Published in 2007 Illinois Super Lawyers magazine

When Chicago-based attorney Marvin Brustin first decided to vacation in Nepal some 30 years ago, he wasn’t seeking a second career as a diplomat. He just wanted to have a good time in the Himalayas.

“I love the mountains,” he says. “I like to trek, I like to climb. I don’t have a lot of technical skill, but I like to scramble and I can work through pain.” In his office he has photos of himself taken on spectacular mountain excursions in New Zealand, Hawaii and Scotland. But he says he found Nepal particularly special. “Some of the remote areas in those mountains, you’re going back hundreds of years. The old ways, the old implements—they have a pretty spartan life. And there are no roads. You have to walk.”

In Nepal’s capital, however, Brustin stumbled into a different sort of adventure. “In Katmandu by myself, I stayed in a small hotel where a lot of foreigners come to visit. And I started meeting Nepalese folks. I met one gentleman who was with Radio Nepal. We became friends, he introduced me to other people, and soon those friendships started to multiply until I knew a lot of people in Nepal, many of whom were in government.”

Brustin says that after “15 or 20 years” of his repeat visits, those friends sent a recommendation up the political ladder that finally reached the foreign minister, who offered him a chance to serve as one of Nepal’s consuls-general in the United States. Brustin has now held the pro bono post for seven years. “I almost have dual loyalty,” he explains. “I’m an American citizen and my loyalty is to America, but I also serve as a representative of a foreign country. Also it’s strange—it’s called ‘honorary’ but there’s no alternative. We are really their diplomatic representative. I report to the ambassador and to the foreign minister.”

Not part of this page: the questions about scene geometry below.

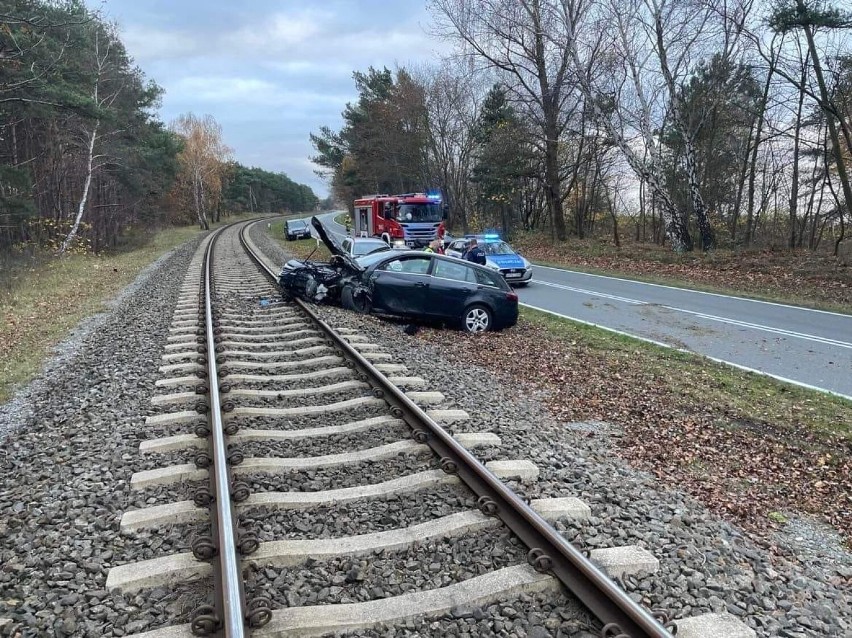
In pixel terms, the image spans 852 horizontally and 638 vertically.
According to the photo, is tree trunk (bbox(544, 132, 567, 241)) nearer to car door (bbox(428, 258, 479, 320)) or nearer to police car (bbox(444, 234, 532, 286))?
police car (bbox(444, 234, 532, 286))

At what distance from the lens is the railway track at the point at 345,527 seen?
124 inches

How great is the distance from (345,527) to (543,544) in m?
1.27

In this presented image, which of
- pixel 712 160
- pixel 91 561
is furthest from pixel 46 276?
pixel 712 160

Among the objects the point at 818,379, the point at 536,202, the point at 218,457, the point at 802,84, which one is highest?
the point at 802,84

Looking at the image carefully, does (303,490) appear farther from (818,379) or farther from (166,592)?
(818,379)

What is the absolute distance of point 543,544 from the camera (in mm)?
3676

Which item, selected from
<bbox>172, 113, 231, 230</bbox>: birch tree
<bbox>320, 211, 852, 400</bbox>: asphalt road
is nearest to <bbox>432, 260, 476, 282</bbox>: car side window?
<bbox>320, 211, 852, 400</bbox>: asphalt road

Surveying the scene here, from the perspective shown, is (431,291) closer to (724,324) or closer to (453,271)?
(453,271)

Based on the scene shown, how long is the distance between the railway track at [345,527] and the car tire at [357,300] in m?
5.42

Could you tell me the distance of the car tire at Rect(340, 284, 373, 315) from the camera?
40.2ft

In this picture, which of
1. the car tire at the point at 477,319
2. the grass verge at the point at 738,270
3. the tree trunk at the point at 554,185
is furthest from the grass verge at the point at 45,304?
the tree trunk at the point at 554,185

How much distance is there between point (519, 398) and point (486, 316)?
15.2 feet

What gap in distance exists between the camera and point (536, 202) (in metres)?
45.2

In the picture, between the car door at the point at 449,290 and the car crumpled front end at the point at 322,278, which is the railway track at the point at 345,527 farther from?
the car crumpled front end at the point at 322,278
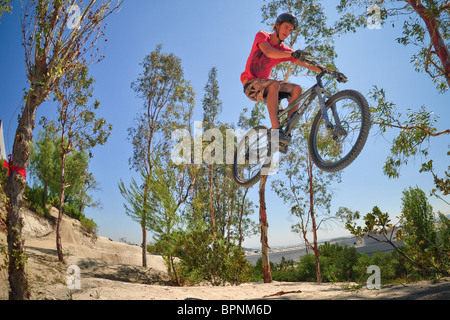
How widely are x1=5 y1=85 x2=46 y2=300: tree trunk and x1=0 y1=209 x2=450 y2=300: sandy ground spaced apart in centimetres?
35

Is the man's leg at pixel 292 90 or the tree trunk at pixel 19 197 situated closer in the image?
the tree trunk at pixel 19 197

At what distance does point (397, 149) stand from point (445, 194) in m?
5.12

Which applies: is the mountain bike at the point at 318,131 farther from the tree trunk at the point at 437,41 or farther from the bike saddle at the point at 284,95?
the tree trunk at the point at 437,41

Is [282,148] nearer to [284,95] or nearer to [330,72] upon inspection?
[284,95]

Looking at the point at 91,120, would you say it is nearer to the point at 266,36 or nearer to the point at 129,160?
the point at 129,160

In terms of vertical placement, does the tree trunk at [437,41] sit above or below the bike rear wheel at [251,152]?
above

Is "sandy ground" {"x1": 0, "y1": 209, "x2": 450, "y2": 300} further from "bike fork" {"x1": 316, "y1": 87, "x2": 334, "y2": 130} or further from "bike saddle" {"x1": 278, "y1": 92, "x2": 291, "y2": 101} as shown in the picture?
"bike saddle" {"x1": 278, "y1": 92, "x2": 291, "y2": 101}

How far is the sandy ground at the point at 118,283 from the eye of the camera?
161 inches

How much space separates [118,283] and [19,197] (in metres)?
1.92

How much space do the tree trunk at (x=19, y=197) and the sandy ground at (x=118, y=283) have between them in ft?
1.15

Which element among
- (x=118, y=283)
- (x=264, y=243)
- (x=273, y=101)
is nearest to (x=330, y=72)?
(x=273, y=101)

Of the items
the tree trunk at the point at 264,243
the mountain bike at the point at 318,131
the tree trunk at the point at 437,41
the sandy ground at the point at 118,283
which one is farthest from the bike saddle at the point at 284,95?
the tree trunk at the point at 264,243

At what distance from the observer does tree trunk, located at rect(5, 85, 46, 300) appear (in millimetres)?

It’s not so unusual for a non-national to serve as a country’s foreign representative in this way, says Brustin. “A lot of the smaller and poorer countries do it. The prime minister appointed me, the parliament approved it, and the State Department here approved the application.”

Fifteen hours a week, Brustin sets aside his personal injury practice to fulfill his consulate duties, which he performs in his Chicago law office with the assistance of volunteers from the local Nepalese immigrant community. The tasks range from granting tourist visas to entertaining foreign dignitaries. “Whatever a diplomat would do, we do. Some of the touring companies send their applications over here for visas. If there’s any treaty stuff I can help with, business relationships, commerce, I do that. The acting ambassador was here this weekend, and we spent some time together at a convention of the nonresident Nepalese from all throughout the United States, at the Crowne Plaza O’Hare.”

Brustin says the chance to interact with people from other cultures makes his diplomatic post an enjoyable departure from the routine of his law practice. “I meet some fascinating people,” he says. “It’s my therapy. Instead of getting on a couch somewhere, I’ve got another life aside from being a lawyer.”